Metadata-Version: 2.2
Name: multigedi
Version: 1.1.0
Summary: Multi-modal Gene Expression Decomposition for Integration (CPU; GPU backend optional) - scverse-compliant multi-omics integration
Keywords: single-cell,multi-omics,integration,batch-correction,scverse
Author-Email: Arsham Mikaeili Namini <arsham.mikaeilinamini@mail.mcgill.ca>, "Hamed S. Najafabadi" <hamed.najafabadi@mcgill.ca>
Maintainer-Email: Arsham Mikaeili Namini <arsham.mikaeilinamini@mail.mcgill.ca>
License: MIT
Classifier: Development Status :: 3 - Alpha
Classifier: Intended Audience :: Science/Research
Classifier: License :: OSI Approved :: MIT License
Classifier: Operating System :: OS Independent
Classifier: Programming Language :: Python :: 3
Classifier: Programming Language :: Python :: 3.10
Classifier: Programming Language :: Python :: 3.11
Classifier: Programming Language :: Python :: 3.12
Classifier: Programming Language :: C++
Classifier: Topic :: Scientific/Engineering :: Bio-Informatics
Project-URL: Homepage, https://github.com/csglab/multigedi
Project-URL: Documentation, https://csglab.github.io/multigedi
Project-URL: Repository, https://github.com/csglab/multigedi
Project-URL: Issues, https://github.com/csglab/multigedi/issues
Requires-Python: >=3.10
Requires-Dist: anndata>=0.10
Requires-Dist: mudata>=0.3
Requires-Dist: numpy>=2.0
Requires-Dist: scipy>=1.13
Requires-Dist: pandas>=2.2
Requires-Dist: scikit-learn>=1.4
Requires-Dist: matplotlib>=3.9
Requires-Dist: h5py>=3.10
Provides-Extra: umap
Requires-Dist: umap-learn>=0.5; extra == "umap"
Provides-Extra: test
Requires-Dist: pytest>=8.0; extra == "test"
Requires-Dist: pytest-cov; extra == "test"
Provides-Extra: dev
Requires-Dist: pre-commit; extra == "dev"
Requires-Dist: ruff; extra == "dev"
Provides-Extra: docs
Requires-Dist: sphinx>=7.0; extra == "docs"
Requires-Dist: furo; extra == "docs"
Requires-Dist: myst-parser; extra == "docs"
Requires-Dist: sphinx-copybutton; extra == "docs"
Requires-Dist: sphinx-autodoc-typehints; extra == "docs"
Description-Content-Type: text/markdown

# multigedi

[![CI](https://github.com/Arshammik/multigedi/actions/workflows/test.yml/badge.svg)](https://github.com/Arshammik/multigedi/actions/workflows/test.yml)
[![Docs](https://github.com/Arshammik/multigedi/actions/workflows/docs.yml/badge.svg)](https://github.com/Arshammik/multigedi/actions/workflows/docs.yml)
[![License: MIT](https://img.shields.io/badge/License-MIT-yellow.svg)](LICENSE)
[![Python 3.10-3.12](https://img.shields.io/badge/python-3.10%20%7C%203.11%20%7C%203.12-blue)](https://www.python.org/)
[![PyPI](https://img.shields.io/pypi/v/multigedi.svg)](https://pypi.org/project/multigedi/)
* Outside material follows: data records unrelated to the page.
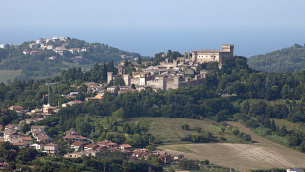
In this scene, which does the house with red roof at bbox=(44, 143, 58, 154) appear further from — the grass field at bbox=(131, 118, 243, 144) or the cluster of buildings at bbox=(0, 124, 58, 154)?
the grass field at bbox=(131, 118, 243, 144)

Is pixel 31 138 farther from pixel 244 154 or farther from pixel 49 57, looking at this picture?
pixel 49 57

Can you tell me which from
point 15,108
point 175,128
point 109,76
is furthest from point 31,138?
point 109,76

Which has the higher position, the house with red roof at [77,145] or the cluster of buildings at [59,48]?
the cluster of buildings at [59,48]

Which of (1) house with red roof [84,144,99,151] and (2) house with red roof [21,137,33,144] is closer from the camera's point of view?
(1) house with red roof [84,144,99,151]

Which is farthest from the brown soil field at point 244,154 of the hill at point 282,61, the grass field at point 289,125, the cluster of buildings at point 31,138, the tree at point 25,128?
the hill at point 282,61

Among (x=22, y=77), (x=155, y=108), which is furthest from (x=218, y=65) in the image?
(x=22, y=77)

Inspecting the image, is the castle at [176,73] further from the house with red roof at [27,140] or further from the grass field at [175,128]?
the house with red roof at [27,140]

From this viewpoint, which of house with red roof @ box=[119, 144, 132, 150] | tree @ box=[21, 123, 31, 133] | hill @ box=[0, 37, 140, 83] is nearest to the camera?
house with red roof @ box=[119, 144, 132, 150]

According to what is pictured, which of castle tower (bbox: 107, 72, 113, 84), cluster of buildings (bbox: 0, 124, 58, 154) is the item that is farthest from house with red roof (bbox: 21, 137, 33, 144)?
castle tower (bbox: 107, 72, 113, 84)
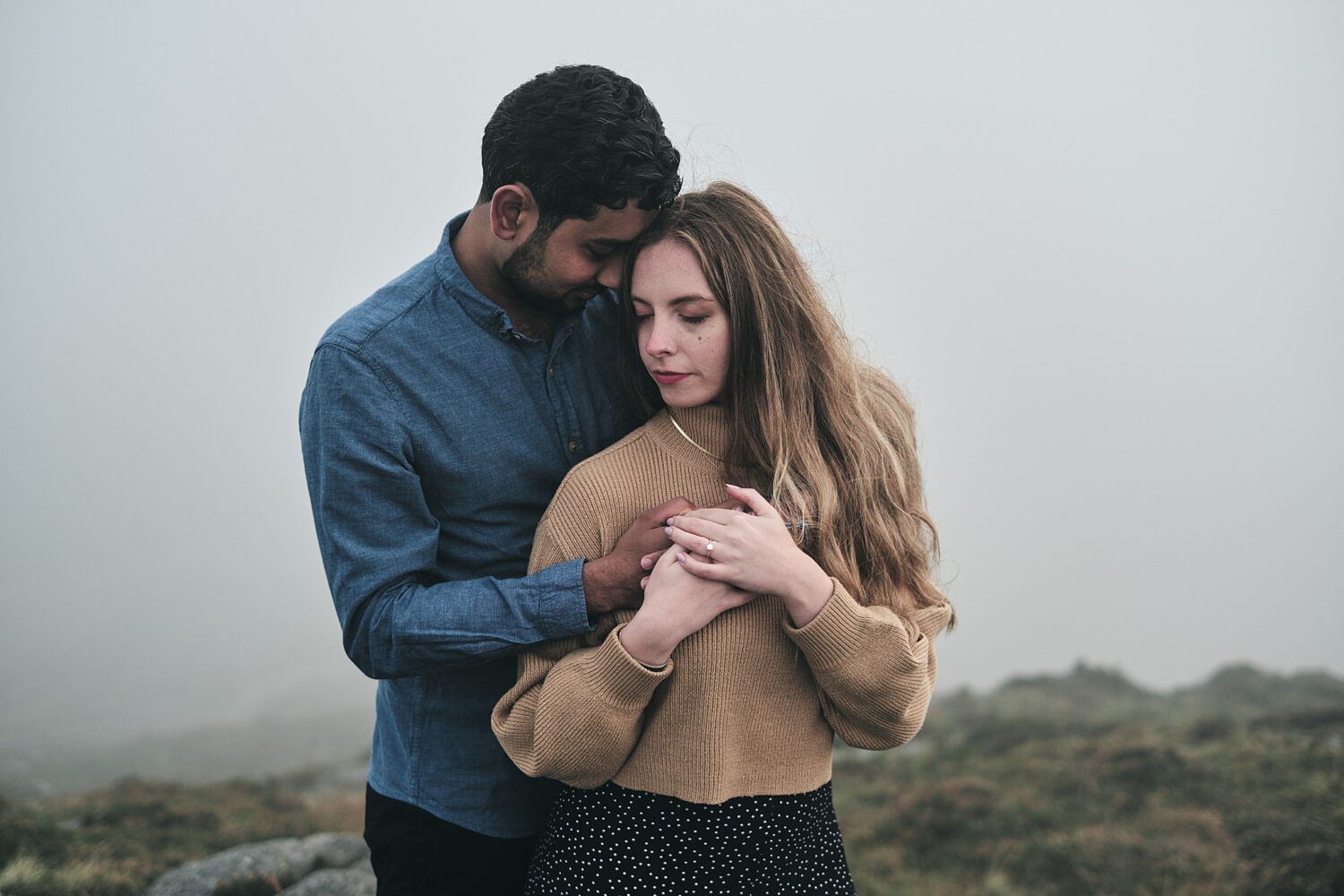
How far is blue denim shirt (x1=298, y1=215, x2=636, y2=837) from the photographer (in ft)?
6.49

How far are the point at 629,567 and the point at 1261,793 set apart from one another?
5.27m

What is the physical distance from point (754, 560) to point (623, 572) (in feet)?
0.86

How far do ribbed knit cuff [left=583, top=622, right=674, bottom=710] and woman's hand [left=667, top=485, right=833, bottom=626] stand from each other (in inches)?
4.4

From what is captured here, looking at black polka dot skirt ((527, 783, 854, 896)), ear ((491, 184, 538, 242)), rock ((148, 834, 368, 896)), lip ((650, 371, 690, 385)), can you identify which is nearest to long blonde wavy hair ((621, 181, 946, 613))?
lip ((650, 371, 690, 385))

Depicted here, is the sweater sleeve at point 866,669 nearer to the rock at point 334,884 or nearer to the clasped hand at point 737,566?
the clasped hand at point 737,566

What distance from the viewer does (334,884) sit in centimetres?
385

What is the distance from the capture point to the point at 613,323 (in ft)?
8.00

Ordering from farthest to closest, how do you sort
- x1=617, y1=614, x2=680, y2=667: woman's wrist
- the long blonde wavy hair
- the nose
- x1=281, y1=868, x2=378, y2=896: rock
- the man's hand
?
x1=281, y1=868, x2=378, y2=896: rock
the nose
the long blonde wavy hair
the man's hand
x1=617, y1=614, x2=680, y2=667: woman's wrist

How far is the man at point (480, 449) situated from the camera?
1.99 meters

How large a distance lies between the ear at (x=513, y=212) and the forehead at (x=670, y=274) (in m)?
0.26

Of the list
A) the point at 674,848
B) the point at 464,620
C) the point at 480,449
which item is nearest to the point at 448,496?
the point at 480,449

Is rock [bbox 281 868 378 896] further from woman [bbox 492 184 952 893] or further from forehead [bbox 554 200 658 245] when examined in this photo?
forehead [bbox 554 200 658 245]

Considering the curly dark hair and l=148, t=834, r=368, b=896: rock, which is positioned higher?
the curly dark hair

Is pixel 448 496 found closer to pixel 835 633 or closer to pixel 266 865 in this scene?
pixel 835 633
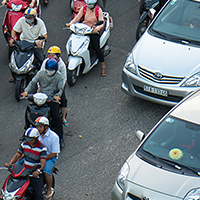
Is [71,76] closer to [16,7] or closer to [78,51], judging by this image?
[78,51]

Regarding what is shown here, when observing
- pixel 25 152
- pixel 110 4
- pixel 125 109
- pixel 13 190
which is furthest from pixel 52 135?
pixel 110 4

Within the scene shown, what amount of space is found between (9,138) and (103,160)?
2035mm

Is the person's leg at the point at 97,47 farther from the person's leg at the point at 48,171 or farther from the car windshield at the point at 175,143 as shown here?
the person's leg at the point at 48,171

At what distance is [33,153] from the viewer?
6148mm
Multi-modal joint factor analysis for single-cell data — Python port of the R
[`multigedi`](https://github.com/csglab/multigedi) package, with an optional
CUDA backend for accelerated training. scverse-compliant API.

> **Status:** alpha. The API may change. Bit-identical numerical outputs to
> the R reference are validated by `tests/test_cpu_vs_r.py` (relative
> diff ~1e-12 after 20 iterations).

## What it does

`multigedi` jointly factorizes several modalities of single-cell data into a
shared latent space (`K`-dimensional cell embeddings) plus modality-specific
metagenes. The hub-and-spoke MultiGEDI model handles three observation types:

- `M` — count matrix (e.g. gene expression)
- `M_paired` — paired counts (e.g. spliced / unspliced for RNA velocity)
- `X` — binary indicator matrix (e.g. cluster / chromatin state)

Output: a joint PCA in `mdata[<first_modality>].obsm["X_multigedi_pca"]` that
plugs into the standard scanpy workflow (`sc.pp.neighbors`, `sc.tl.umap`,
`sc.tl.leiden`).

## Install

### CPU only

Requires Python ≥3.10, a C++14 compiler, [Eigen3](https://eigen.tuxfamily.org)
≥3.3, and pybind11 (auto-pulled by the build).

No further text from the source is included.